Really need more info but here are some things to think about:
1) You may be maxing you bandwidth. Grep the log file for number of
timed out exceptions.
2) If using a high number of threads and a single DNS or multiple
fetcher machines with a single DNS instead of local cached DNS on each
machine, you may be DOS your DNS server which slows down everything and
can cause UnknownHost errors.
3) You may be hitting a bad set. If doing whole web crawling we
routinely see bad/page rates of 50-75% on the lowest scoring pages for a
100m page crawl While high scoring pages will typically yield a 5-15%
error rate.
Dennis
Tristan Buckner wrote:
Lowering the number of threads to 8 from 12 seems to improve the success
rate. Is this expected behavior? It seems like if that is the problem
I should be getting fetch errors.
Tristan Buckner
Metaweb Technologies Inc.
On Jul 24, 2008, at 12:15 PM, Tristan Buckner wrote:
Hello fellow nutch users,
I've been trying to crawl a static list of about 2.3 million urls. To
do this I've inject my list of urls, set db.update.additions.allowed
to false, and set the crawl depth to 1. I ran this for about 4 days
(which was the around the expected time for a complete crawl) and when
it completed grepping the log files yielded about 2.3 million fetches
with very few timeouts and no other errors reported. However the on
disk size looked way too small and after iterating through all the
pages, it turned out only about 1.1 million had been downloaded.

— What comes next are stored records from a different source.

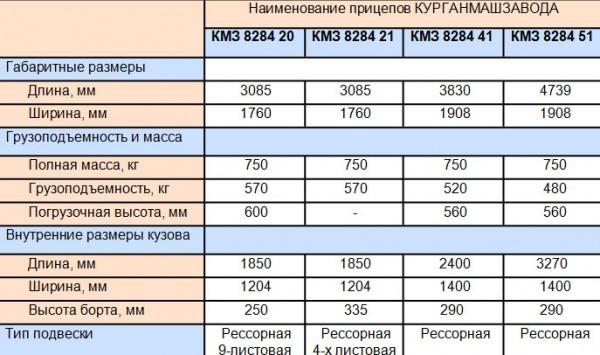 Сводная таблица прицепов КМЗ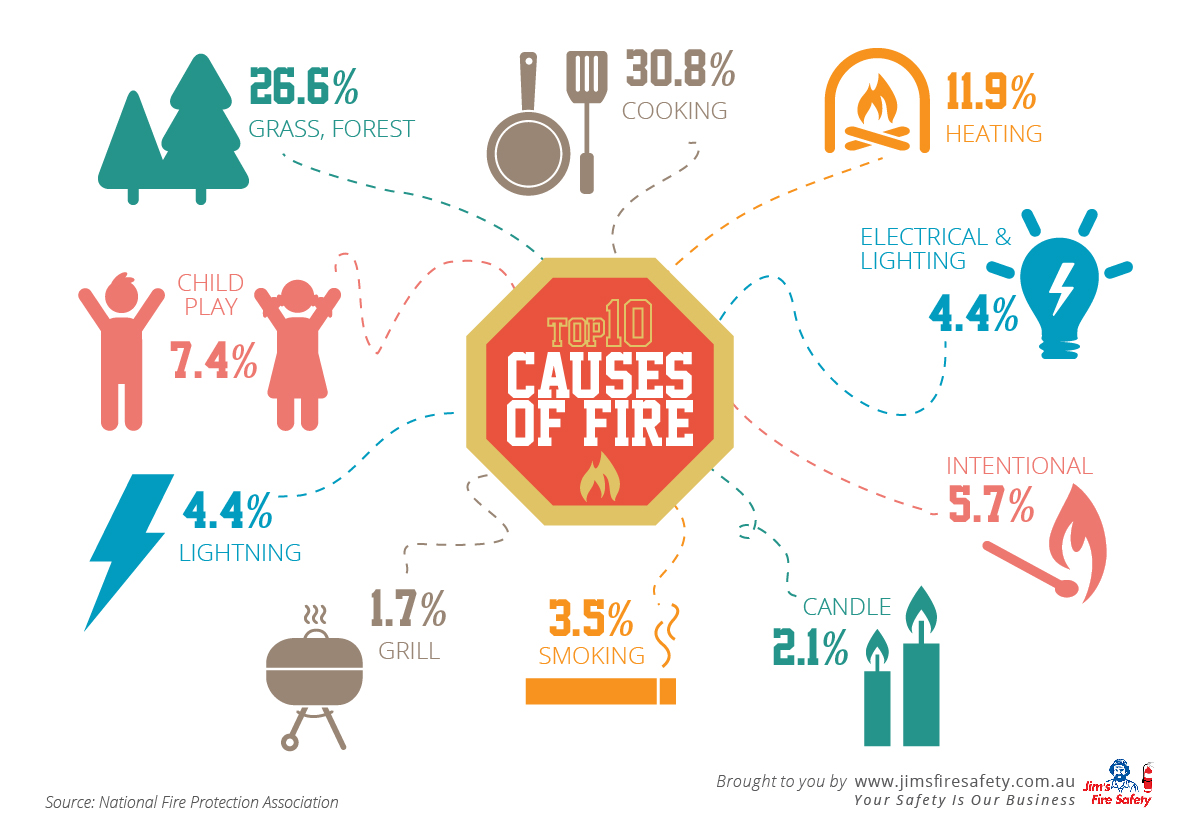 Jims Test Tag 10 Fire Causes Infographic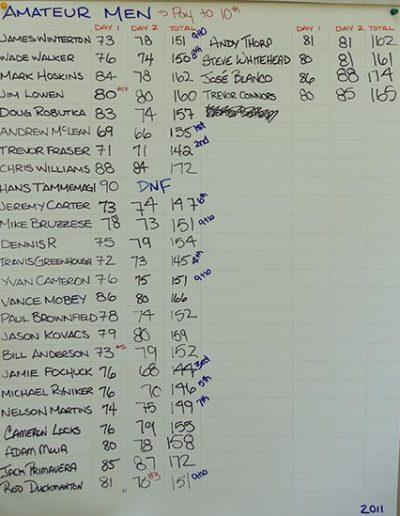2011 Amateur Men Results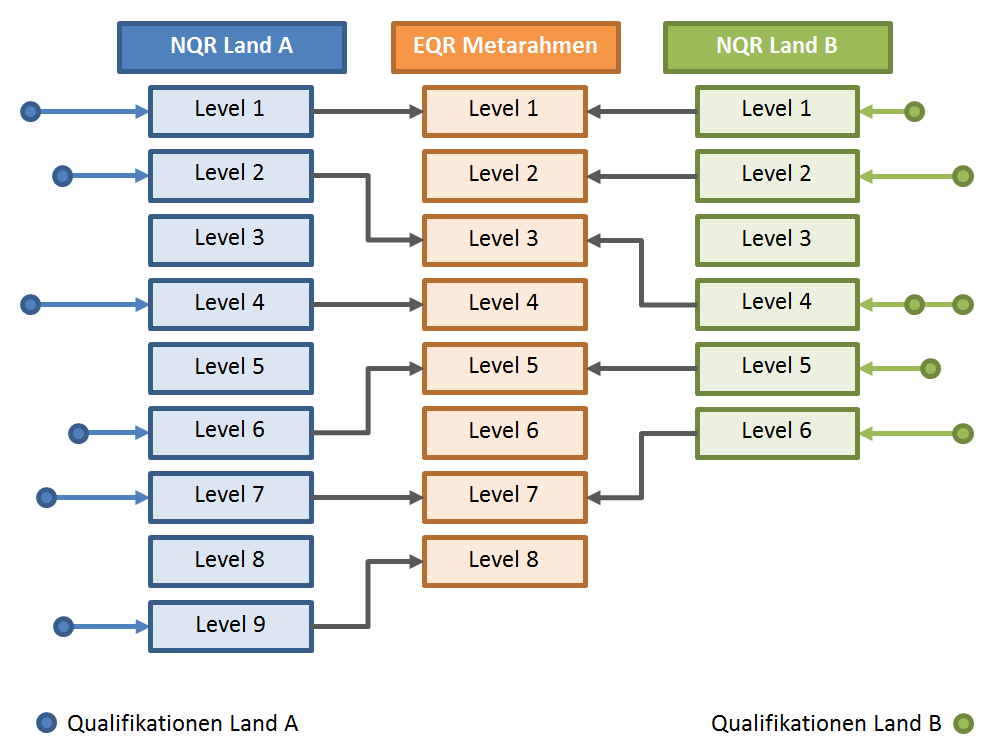 Datei:Die Funktion des EQR als Metarahmen.png – Wikipedia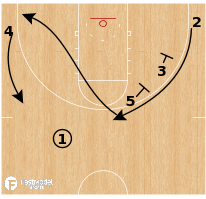 Basketball Play - Drake Bulldogs - Stagger Down Screen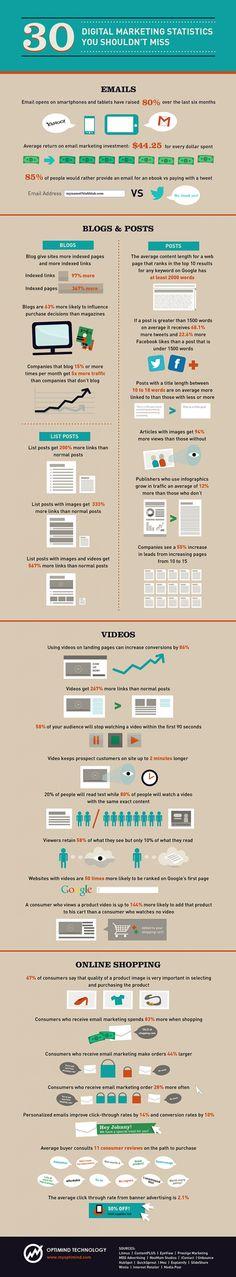 30 Digital marketing statistics you shouldn't miss! Infographic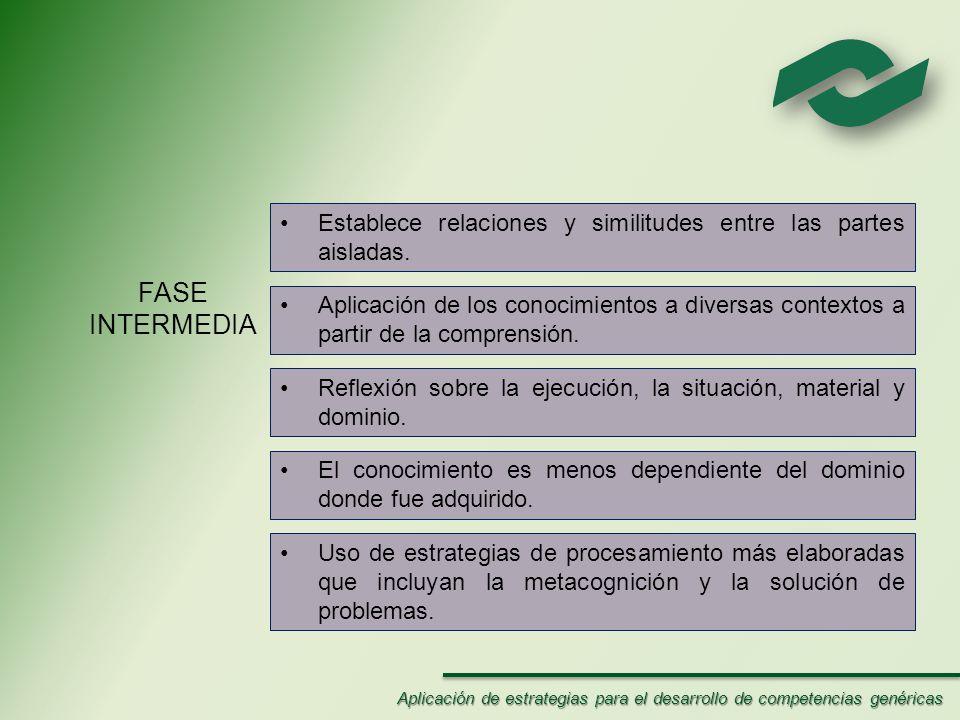 FASE INTERMEDIA Establece relaciones y similitudes entre las partes aisladas.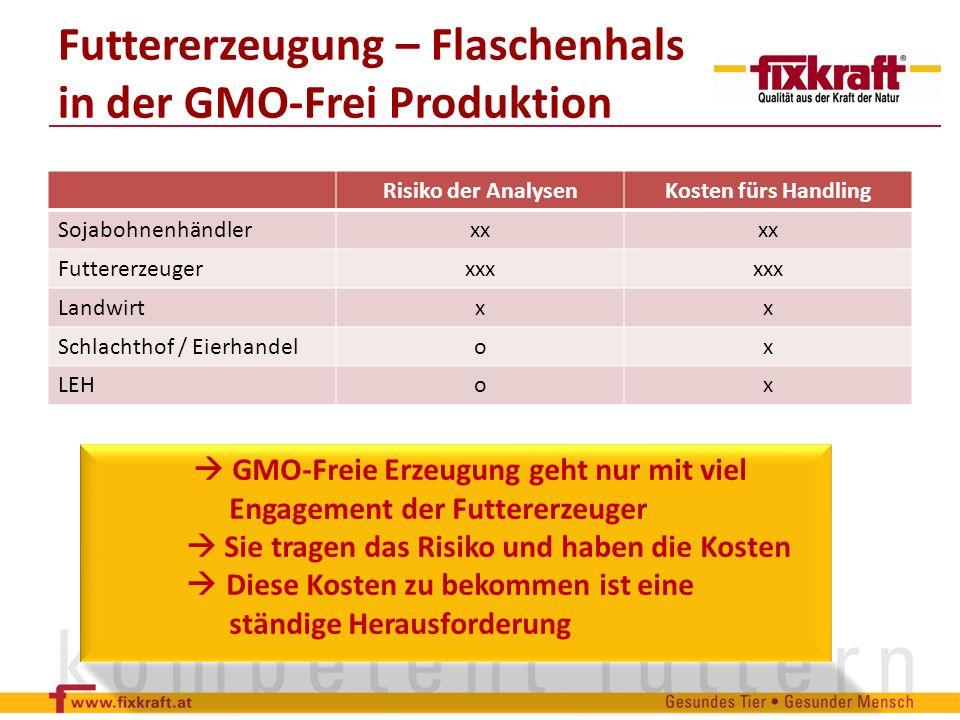 Futtererzeugung – Flaschenhals in der GMO-Frei Produktion
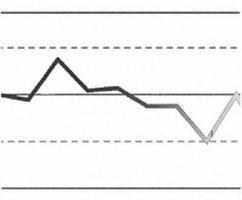 9780023960345: Fundamentals of Statistical Quality Control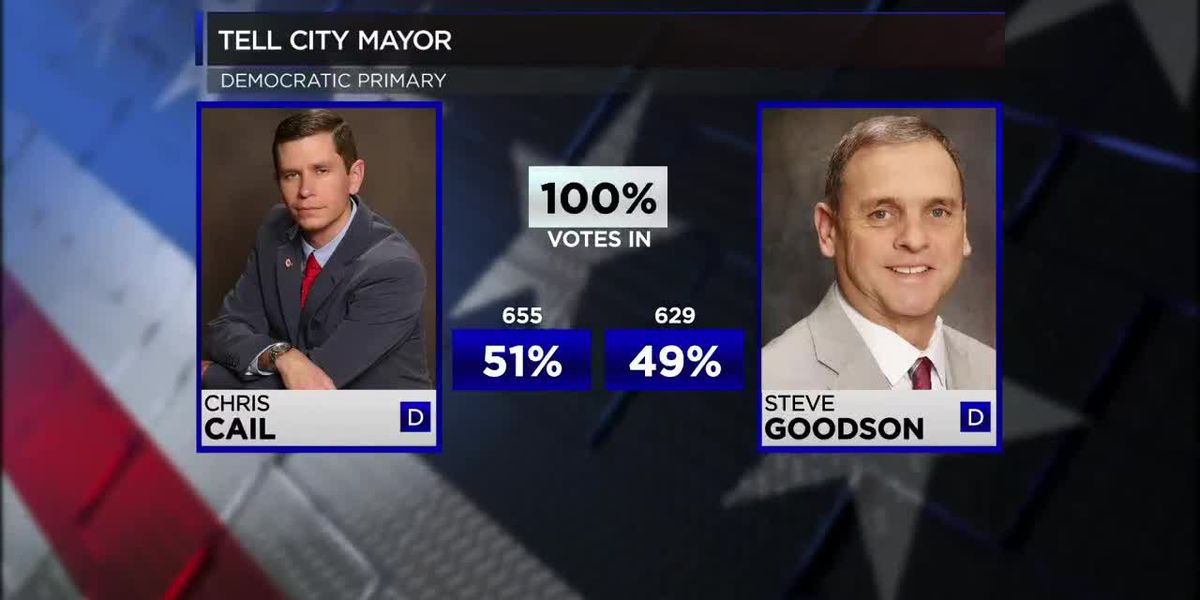 Close Democratic primary for Mayor in Tell City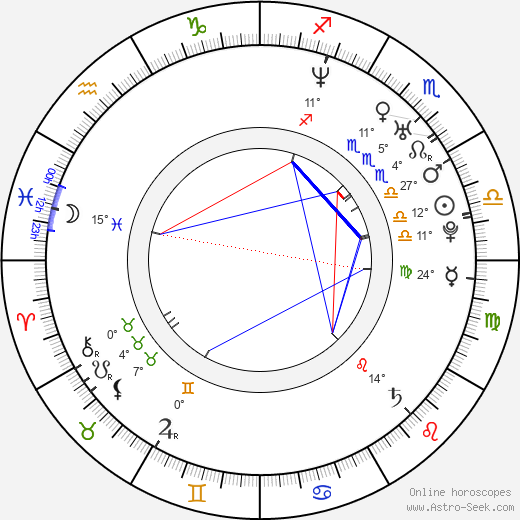David Arnott birth chart, biography, wikipedia 2019, 2020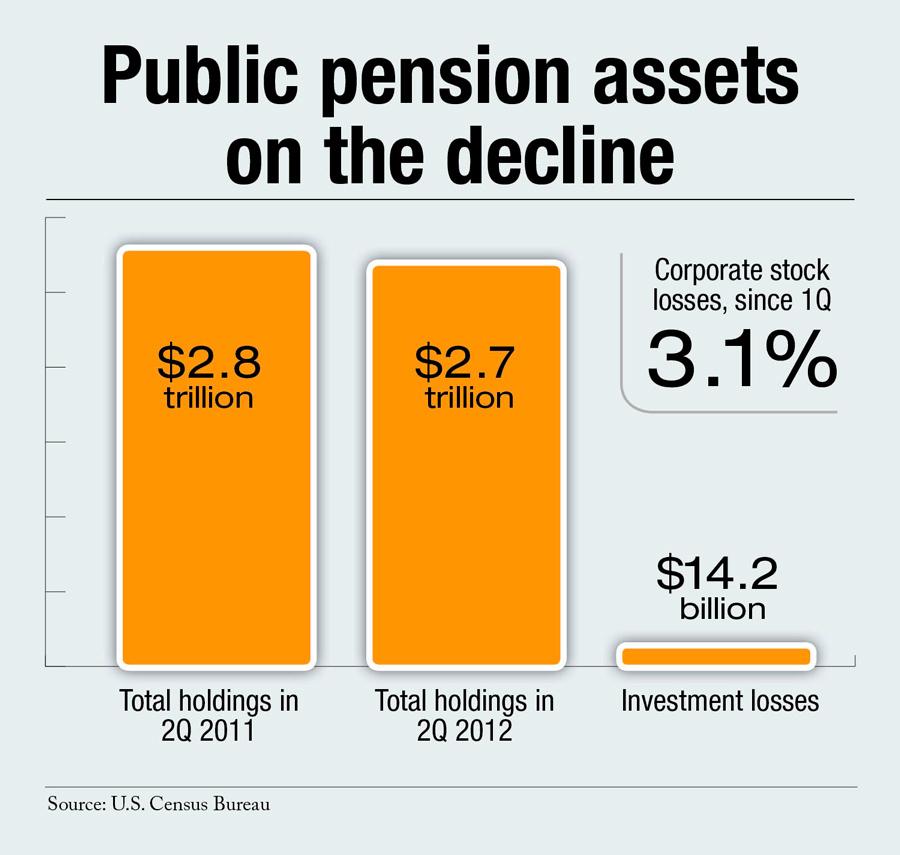 Public Pension Assets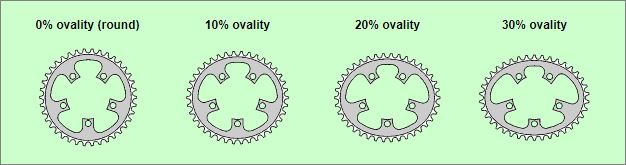 Tingkat kelonjongan atau ovality pada chainring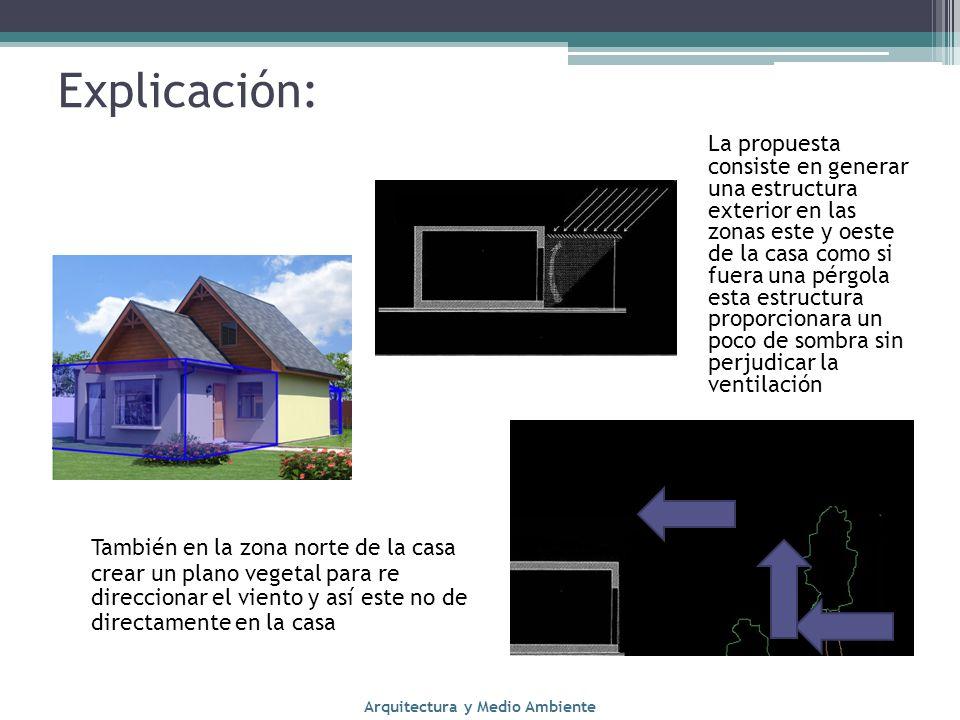 Explicación: La propuesta consiste en generar una estructura exterior en las zonas este y oeste de la casa como si fuera una pérgola esta estructura p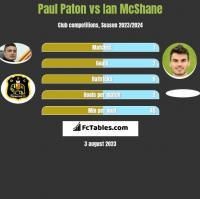 Paul Paton vs Ian McShane h2h player stats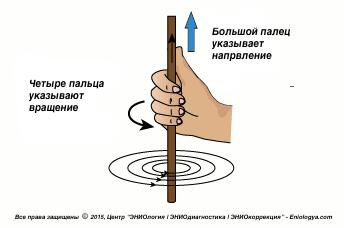 Правило Буравчика в Эниологии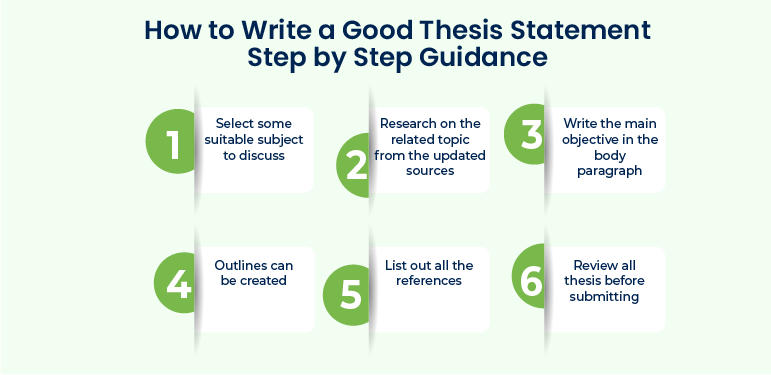 Good Thesis statement Steps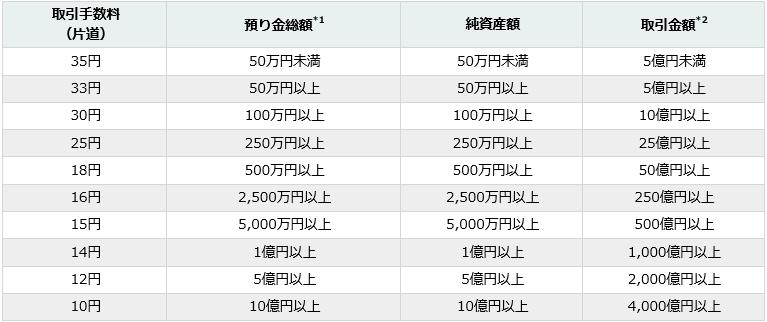 デューカスコピージャパン 手数料
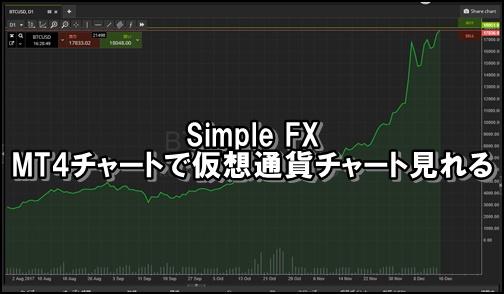 ギャラクシートレンドFX(本田浩輝FX商材)購入特典と検証レビュー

The size of this crawl made for a pretty intractable debug cycle so I
started testing it on a 20k subset. The first time I ran it yielded
about 6k of the 20k. Updating, generating, and fetching again yielded
another 4k of which some were previously fetched and some were not.
Checking the crawldb, the missing files are marked as unfetched, but I
have the impression this is based on running update on the fetched
segments so if they were just discarded without being written out it
would look like this. I also set fetching to verbose but there is no
new info in the logs.
Any ideas?
Tristan Buckner
Metaweb Technologies Inc.